Three Varieties of Blueberry Bushes
There are three main varieties of blueberry bushes (genus Vaccinium), know as Highbush, Lowbush and Rabbiteye. The Lowbush is the blueberry that grows wild in North America from where the blueberry bush originated. The Highbush varieties can be further categorized into Southern Highbush and Northern Highbush.

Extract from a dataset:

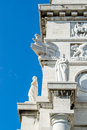 Detailed richly decorated architectonic part from the arch of the victoria square in genoa italy Stock Image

From these varieties, there have been many cultivators bred. There is likely to be one just perfect for your climate. Local nurseries and garden centres stock the varieties that do best in your local area. That’s because some blueberries are more drought tolerant than others, some are more cold hardy and others still are self-fertile while others require two plants to ensure pollination for fruit.
Blueberries can be evergreen or deciduous bushes. The deciduous bush will put on a very pretty fall display of colour before dropping its leaves for the winter.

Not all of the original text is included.